- [Document passage]:

___

Written by: Ghadeer Mansour
Velvet red curtains draped the auditorium for the Urban Land Institute’s Emerging Trends in Real Estate 2019 event. Guests filled the red seats and speakers took the podium to discuss how the built environment is adapting to transformative times.
Anita Kramer presented an overview of the PwC and ULI Emerging Trends in Real Estate 2019 report. With the top four words describing the 2019 market being plateau, competitive, evolve, and cautious, she began by asking the audience, “How would you characterize the expected profitability of your real estate business in 2019?” The results were on par with the research: roughly 70% expect ‘good-exceptional’ profits, and 30% expect just ‘fair’ profits.
Anita highlighted the report’s findings via the following ten trends in real estate:
Intensifying Transformation refers to the real estate market’s evolving data analytics, transparency, efficiency, lower transaction time, sharper competition, more joint decision-making and more diversity in stakeholders in 2019.
Easing into the Future discusses the natural population change occurring in America and how real estate is adapting to changing consumer behaviors – like Amazon Go implementing a new buying approach and Robo-Mart bringing fresh produce selections to pick from at any doorstep, then rolling away as autonomous vehicles do.
18-Hour Cities 3.0 is a trend that encourages smaller markets with lower cost of doing business, urban walkability, and a better quality of life. 17 out of the 20 top rated cities for doing business are smaller markets, exhibiting higher growth, less volatility, and the importance of economic diversity.
Amenities Gone Wild sheds light onto the tightened labor market and the use of amenities in all property types – even industrial – to attract workers. Office developers are prioritizing amenities as 81% of employers feel that the proper amenities are one of the top three things they can offer their employees.
Pivoting toward a New Horizon is the concept that the real estate industry has been slow to adapt, but this is changing as co-working space emerged from innovation, and investments in tech and tech firms have grown.
Get Smart: PI + AI shows artificial intelligence enhancing personalized intelligence across job functions. Automation’s impact on real estate is the need to re-imagine use of space, like obsolete banks.
Myth of Free Delivery unfolds with 30% of online purchases being returned on average. The unseen price of this new economic activity includes traffic congestion and infrastructure maintenance, which begs the questions, who is paying for it?

___

- [Supplied information]:
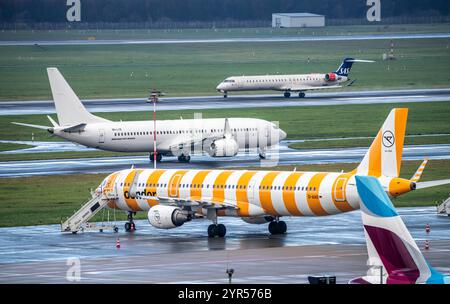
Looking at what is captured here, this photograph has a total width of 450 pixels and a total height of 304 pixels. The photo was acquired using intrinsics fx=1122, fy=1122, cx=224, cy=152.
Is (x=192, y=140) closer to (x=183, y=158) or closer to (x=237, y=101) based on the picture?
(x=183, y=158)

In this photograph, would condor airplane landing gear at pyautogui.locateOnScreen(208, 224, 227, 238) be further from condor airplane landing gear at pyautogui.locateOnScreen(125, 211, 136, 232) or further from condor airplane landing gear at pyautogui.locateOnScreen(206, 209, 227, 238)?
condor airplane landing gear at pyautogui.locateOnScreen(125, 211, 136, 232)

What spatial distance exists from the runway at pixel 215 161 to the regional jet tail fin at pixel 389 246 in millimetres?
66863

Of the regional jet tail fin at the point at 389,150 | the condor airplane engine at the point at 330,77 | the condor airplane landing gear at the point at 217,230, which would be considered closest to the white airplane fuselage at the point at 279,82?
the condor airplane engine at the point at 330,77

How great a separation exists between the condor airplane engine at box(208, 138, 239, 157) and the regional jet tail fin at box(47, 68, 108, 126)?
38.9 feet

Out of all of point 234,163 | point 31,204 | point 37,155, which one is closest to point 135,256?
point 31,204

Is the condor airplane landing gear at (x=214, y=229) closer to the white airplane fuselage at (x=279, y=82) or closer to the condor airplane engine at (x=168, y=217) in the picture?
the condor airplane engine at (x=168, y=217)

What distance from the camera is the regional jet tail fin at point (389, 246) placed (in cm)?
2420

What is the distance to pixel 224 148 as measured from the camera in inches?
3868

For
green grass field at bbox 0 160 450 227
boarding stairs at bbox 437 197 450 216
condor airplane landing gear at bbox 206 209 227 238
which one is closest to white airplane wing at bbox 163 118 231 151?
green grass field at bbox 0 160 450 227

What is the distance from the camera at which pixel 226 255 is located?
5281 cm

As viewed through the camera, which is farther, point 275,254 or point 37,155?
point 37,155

___

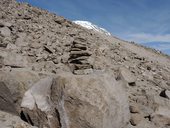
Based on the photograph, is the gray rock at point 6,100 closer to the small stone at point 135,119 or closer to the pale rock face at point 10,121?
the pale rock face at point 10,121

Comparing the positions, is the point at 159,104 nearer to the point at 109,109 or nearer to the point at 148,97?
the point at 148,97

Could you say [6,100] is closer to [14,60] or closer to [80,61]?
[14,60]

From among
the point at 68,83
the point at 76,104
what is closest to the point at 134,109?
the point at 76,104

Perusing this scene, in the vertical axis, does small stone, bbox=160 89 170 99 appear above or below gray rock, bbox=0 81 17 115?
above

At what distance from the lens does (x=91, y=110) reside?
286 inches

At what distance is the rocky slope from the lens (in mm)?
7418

___

- [Task instructions]:
1. Repeat the part of the real estate trends article starting with "Pivoting toward a" and going on through "like obsolete banks.", word for word.
2. In the real estate trends article, what are the top four words used to describe the 2019 market?

- [The replies]:
1.
Pivoting toward a New Horizon is the concept that the real estate industry has been slow to adapt, but this is changing as co-working space emerged from innovation, and investments in tech and tech firms have grown.
Get Smart: PI + AI shows artificial intelligence enhancing personalized intelligence across job functions. Automation’s impact on real estate is the need to re-imagine use of space, like obsolete banks.

2. Plateau, competitive, evolve, and cautious.